-- Begin Text excerpt --

You have your coop ready to go. You have roosts, you have nesting boxes, you have bedding in the bottom. Boom, done. What else could you need? You have all the basics. Here's some things to keep in mind. 

Drafts versus Ventilation

Your coop will need somewhere to exhaust the hot moisture from all that chicken breath and dust. Even in winter and especially in the summer. Drafty coops can cause chickens to get sick. A tip is to keep any open areas for ventilation, whether that be a window or an open peak on your coop, above where the chickens roost. This will allow the humidity to rise and escape without chilling the chickens. Unwanted drafts come from open areas below or at the same level that the chickens roost. 

Going Broody

If you notice a hen is sunk down into a nest box 24/7 and resembles a velociraptor when you get near, she's broody. If you remove her from the nest box and she walks around way more puffed up than normal and makes a weird, pissed off clucking you've never heard before, she's broody.

-- End Text excerpt --
-- Begin Provided material --

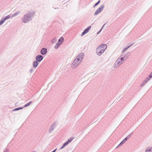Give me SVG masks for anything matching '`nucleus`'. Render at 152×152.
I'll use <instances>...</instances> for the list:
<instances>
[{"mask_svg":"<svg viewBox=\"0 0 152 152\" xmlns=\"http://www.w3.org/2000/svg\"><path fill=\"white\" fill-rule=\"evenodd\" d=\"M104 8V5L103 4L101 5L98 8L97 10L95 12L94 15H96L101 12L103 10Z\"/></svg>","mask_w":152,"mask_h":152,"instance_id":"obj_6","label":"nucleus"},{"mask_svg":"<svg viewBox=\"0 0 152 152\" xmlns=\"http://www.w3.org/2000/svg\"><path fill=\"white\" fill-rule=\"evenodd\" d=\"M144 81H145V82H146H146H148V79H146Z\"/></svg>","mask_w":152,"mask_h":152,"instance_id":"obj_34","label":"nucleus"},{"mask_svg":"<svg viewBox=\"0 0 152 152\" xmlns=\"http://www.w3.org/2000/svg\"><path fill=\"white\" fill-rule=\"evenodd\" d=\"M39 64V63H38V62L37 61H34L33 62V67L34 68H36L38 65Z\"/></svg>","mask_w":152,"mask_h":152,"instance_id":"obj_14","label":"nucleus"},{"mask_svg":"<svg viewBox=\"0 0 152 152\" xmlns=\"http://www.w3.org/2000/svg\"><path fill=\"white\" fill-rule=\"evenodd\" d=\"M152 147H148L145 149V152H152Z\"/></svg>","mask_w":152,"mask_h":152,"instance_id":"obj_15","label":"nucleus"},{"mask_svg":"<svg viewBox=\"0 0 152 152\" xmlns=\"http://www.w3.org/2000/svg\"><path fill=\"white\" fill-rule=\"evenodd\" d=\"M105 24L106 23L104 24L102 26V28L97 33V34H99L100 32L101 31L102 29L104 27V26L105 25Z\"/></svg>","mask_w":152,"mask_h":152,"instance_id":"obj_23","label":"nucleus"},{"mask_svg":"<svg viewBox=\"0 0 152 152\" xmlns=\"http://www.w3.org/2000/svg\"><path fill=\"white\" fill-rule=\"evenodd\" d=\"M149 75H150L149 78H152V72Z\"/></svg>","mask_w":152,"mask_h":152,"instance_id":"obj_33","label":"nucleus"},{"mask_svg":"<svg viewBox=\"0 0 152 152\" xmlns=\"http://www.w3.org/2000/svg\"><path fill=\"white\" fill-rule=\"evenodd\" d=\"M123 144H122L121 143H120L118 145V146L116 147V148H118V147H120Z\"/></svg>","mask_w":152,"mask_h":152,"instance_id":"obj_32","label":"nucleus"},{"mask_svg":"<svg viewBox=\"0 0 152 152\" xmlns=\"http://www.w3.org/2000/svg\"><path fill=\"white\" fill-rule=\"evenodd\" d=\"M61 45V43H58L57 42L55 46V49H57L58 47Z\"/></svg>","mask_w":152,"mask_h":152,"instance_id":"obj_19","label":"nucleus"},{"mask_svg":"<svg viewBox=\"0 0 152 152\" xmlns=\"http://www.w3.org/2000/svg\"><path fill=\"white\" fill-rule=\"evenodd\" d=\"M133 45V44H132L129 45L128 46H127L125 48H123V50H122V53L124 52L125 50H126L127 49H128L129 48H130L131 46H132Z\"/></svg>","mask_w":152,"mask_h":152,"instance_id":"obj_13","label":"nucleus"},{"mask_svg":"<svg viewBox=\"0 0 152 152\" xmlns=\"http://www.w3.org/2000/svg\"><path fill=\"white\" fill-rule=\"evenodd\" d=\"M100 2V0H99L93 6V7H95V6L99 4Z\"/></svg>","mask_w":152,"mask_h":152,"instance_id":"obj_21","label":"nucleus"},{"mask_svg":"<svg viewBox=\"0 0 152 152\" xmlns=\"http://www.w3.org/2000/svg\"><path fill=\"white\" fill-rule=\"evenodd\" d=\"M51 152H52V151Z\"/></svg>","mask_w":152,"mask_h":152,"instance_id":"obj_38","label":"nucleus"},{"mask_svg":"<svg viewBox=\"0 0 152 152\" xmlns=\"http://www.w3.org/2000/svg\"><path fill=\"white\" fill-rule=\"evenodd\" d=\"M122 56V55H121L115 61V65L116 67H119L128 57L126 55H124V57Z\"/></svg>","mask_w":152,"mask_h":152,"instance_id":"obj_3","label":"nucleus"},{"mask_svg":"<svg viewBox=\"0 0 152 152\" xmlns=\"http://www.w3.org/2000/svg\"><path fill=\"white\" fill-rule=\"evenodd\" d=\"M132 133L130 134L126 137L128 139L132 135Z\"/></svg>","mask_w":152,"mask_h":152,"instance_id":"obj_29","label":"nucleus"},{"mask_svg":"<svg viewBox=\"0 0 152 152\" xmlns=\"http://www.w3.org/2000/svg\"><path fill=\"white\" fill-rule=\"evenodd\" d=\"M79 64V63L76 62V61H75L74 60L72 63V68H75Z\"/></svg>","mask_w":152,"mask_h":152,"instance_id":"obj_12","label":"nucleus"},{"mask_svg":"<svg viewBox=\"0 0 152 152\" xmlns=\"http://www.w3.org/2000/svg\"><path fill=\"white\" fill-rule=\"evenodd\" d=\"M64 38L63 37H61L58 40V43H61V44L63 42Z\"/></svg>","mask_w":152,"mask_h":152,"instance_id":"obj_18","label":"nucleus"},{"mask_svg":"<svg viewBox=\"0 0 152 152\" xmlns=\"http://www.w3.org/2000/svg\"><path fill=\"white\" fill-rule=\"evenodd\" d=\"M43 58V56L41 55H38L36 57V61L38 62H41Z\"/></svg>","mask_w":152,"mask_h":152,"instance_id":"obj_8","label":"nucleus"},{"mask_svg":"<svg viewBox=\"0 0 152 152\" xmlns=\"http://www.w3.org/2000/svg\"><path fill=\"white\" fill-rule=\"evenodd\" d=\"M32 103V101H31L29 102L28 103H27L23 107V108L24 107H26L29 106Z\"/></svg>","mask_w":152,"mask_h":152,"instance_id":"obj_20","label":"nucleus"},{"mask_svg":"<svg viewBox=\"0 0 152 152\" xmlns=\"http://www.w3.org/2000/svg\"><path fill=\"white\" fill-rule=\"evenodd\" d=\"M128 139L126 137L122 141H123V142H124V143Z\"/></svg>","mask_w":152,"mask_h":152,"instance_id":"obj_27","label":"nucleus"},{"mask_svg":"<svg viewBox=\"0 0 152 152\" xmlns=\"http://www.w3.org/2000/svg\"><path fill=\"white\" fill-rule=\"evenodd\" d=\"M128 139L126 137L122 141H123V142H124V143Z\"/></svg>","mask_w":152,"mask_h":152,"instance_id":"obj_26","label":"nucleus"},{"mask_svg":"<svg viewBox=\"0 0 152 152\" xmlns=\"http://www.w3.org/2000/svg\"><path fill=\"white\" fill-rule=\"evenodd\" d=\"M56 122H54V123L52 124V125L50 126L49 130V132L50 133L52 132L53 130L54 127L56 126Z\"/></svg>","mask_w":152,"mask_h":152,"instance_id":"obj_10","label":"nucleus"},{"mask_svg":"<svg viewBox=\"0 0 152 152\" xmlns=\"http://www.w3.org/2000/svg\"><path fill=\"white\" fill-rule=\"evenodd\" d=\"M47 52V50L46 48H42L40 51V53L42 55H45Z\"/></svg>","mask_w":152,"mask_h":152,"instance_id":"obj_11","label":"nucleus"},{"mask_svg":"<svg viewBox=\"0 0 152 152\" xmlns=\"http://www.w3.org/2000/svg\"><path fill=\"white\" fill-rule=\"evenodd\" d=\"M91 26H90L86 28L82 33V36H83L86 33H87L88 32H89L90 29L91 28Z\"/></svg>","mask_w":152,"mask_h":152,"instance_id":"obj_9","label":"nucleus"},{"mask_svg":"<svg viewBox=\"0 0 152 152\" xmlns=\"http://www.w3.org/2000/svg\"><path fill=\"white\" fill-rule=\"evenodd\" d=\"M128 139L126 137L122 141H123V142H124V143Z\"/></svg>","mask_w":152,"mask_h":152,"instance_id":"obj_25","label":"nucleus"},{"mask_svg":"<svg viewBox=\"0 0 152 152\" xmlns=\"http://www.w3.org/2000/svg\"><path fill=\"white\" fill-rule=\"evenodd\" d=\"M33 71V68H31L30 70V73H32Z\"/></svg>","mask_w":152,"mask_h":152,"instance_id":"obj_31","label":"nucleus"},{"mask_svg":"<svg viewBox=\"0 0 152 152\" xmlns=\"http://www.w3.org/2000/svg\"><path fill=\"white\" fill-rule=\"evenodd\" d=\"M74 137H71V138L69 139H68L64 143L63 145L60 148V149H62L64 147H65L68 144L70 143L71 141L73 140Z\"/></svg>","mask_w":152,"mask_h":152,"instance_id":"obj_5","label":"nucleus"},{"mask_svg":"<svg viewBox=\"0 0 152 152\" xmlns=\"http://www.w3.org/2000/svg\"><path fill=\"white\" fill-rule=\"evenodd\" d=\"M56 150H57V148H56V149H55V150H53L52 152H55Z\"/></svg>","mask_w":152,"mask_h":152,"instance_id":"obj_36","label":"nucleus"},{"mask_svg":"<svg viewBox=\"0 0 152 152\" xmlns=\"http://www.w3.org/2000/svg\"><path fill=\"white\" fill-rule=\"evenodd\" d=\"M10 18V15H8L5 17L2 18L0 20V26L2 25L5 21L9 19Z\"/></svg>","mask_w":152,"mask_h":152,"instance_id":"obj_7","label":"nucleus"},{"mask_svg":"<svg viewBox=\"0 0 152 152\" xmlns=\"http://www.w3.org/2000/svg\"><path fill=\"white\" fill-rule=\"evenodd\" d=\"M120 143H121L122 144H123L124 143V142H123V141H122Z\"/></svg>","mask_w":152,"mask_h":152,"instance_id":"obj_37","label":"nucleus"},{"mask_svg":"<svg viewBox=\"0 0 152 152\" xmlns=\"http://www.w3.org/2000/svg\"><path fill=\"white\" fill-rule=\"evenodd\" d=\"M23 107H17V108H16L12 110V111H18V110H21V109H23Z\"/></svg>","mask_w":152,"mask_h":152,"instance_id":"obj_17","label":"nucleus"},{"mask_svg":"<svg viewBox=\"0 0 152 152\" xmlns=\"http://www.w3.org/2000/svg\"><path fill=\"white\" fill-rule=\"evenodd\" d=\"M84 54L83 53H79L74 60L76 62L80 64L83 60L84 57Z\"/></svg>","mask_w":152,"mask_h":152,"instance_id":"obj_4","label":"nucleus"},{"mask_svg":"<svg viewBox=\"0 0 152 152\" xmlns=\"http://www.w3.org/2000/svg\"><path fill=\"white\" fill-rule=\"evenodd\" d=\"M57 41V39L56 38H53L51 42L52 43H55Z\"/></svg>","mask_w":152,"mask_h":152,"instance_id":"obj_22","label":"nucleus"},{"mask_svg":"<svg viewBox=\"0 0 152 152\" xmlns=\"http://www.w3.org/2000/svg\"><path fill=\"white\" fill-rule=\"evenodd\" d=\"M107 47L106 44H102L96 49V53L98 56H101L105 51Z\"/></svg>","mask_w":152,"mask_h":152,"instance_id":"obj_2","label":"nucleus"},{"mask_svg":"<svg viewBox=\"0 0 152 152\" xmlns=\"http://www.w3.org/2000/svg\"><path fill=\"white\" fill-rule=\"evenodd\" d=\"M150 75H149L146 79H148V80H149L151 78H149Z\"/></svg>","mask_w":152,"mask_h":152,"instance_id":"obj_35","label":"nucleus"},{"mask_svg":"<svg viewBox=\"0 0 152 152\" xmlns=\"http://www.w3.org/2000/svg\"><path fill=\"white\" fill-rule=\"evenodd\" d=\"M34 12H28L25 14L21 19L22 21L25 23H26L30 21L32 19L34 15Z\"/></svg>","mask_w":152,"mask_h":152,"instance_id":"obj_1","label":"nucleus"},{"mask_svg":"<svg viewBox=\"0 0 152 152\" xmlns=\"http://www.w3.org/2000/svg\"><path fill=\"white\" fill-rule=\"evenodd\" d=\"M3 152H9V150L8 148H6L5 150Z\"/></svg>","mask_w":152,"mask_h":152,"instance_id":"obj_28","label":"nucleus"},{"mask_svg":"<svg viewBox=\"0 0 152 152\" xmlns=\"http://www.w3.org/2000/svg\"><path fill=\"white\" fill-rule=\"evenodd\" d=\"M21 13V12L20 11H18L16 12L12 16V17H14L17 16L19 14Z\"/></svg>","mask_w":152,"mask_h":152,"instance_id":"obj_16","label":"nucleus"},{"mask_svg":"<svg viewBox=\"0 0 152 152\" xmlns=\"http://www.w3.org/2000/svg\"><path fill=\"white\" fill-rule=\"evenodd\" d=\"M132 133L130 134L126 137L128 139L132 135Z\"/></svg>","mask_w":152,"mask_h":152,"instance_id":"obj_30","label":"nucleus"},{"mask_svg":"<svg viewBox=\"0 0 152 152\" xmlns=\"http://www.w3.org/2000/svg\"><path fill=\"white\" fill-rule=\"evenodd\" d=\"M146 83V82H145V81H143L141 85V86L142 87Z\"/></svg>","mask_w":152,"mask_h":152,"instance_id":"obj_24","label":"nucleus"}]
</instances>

-- End Provided material --
-- Begin Provided material --

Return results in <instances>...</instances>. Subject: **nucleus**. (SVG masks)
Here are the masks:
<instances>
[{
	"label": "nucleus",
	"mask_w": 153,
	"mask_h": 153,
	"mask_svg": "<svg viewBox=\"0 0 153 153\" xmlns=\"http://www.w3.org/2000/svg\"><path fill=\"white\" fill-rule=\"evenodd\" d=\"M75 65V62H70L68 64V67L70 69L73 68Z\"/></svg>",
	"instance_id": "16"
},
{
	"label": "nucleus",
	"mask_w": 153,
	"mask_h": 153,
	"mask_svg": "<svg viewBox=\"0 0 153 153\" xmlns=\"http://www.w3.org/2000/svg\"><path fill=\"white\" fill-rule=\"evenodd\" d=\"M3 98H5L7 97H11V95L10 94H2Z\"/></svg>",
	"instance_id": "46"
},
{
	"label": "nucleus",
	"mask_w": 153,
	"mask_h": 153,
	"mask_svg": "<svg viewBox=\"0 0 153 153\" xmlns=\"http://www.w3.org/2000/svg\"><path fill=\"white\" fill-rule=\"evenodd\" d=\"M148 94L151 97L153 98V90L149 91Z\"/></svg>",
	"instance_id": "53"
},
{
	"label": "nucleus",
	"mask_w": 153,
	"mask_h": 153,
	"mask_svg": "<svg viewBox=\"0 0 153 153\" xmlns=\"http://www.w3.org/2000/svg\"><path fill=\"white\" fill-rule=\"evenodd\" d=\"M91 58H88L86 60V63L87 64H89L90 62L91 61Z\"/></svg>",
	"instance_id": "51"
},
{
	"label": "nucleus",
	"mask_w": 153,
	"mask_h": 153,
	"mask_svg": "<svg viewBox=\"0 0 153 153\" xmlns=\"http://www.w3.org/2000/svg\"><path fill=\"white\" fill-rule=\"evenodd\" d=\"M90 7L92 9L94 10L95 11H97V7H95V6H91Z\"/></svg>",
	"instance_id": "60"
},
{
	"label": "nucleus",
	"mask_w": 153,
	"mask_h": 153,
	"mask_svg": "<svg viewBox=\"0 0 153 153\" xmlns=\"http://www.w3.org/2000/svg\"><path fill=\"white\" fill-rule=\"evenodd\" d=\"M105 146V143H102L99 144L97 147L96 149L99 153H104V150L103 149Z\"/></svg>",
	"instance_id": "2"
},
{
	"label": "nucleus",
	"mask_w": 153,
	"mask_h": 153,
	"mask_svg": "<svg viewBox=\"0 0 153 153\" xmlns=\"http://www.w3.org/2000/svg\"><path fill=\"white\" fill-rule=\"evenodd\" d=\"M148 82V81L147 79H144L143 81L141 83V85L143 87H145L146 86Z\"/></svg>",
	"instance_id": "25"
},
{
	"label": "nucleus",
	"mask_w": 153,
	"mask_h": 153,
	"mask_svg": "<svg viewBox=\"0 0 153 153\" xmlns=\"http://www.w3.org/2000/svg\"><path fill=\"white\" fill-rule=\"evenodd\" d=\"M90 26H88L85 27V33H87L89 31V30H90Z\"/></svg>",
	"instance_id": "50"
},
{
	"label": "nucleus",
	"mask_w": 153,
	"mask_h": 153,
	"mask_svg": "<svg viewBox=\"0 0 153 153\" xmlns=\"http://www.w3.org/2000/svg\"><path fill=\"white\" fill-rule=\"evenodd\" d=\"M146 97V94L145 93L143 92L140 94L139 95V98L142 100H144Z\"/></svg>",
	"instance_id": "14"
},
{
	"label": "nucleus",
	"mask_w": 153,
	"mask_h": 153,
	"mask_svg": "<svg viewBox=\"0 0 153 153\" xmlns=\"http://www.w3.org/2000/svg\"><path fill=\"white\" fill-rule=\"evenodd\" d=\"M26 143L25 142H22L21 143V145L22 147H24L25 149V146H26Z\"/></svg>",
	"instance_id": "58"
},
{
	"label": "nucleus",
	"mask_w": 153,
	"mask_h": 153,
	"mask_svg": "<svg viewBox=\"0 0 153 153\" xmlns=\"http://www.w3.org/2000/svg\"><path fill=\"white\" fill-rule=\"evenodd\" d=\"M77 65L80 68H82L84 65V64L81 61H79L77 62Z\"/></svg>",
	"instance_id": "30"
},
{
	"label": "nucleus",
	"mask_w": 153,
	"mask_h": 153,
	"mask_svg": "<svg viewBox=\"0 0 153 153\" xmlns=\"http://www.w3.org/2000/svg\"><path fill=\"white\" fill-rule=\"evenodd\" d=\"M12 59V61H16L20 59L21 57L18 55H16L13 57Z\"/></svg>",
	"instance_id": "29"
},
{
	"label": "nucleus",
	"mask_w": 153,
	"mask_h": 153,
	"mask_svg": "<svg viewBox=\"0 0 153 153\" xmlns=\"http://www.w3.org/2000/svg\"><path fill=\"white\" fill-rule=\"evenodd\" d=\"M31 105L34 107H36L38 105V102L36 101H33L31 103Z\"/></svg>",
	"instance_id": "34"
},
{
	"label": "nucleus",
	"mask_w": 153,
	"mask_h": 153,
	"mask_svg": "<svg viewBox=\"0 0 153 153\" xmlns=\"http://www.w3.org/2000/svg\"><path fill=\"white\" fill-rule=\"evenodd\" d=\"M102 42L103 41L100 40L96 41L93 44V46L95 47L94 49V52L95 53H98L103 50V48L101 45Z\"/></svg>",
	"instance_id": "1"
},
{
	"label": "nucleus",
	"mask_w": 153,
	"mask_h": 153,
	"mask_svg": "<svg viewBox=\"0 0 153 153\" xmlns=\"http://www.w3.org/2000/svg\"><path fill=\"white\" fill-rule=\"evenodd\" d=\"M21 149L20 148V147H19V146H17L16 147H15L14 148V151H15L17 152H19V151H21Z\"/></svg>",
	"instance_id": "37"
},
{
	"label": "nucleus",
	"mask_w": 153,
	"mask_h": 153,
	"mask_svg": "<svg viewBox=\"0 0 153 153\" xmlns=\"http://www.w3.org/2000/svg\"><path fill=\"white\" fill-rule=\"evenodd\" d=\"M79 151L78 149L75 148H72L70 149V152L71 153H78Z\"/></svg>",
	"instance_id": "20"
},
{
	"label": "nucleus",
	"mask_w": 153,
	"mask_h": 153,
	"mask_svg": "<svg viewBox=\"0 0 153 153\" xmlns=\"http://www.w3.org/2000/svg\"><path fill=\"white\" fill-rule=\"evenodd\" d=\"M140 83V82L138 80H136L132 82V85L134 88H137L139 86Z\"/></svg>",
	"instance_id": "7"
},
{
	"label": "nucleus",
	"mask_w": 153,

-- End Provided material --

Stated problem:
Reproduce the chicken coop text above, beginning at the words "You have your" and stopping after "that the chickens roost.".

Output below:
You have your coop ready to go. You have roosts, you have nesting boxes, you have bedding in the bottom. Boom, done. What else could you need? You have all the basics. Here's some things to keep in mind. 

Drafts versus Ventilation

Your coop will need somewhere to exhaust the hot moisture from all that chicken breath and dust. Even in winter and especially in the summer. Drafty coops can cause chickens to get sick. A tip is to keep any open areas for ventilation, whether that be a window or an open peak on your coop, above where the chickens roost. This will allow the humidity to rise and escape without chilling the chickens. Unwanted drafts come from open areas below or at the same level that the chickens roost.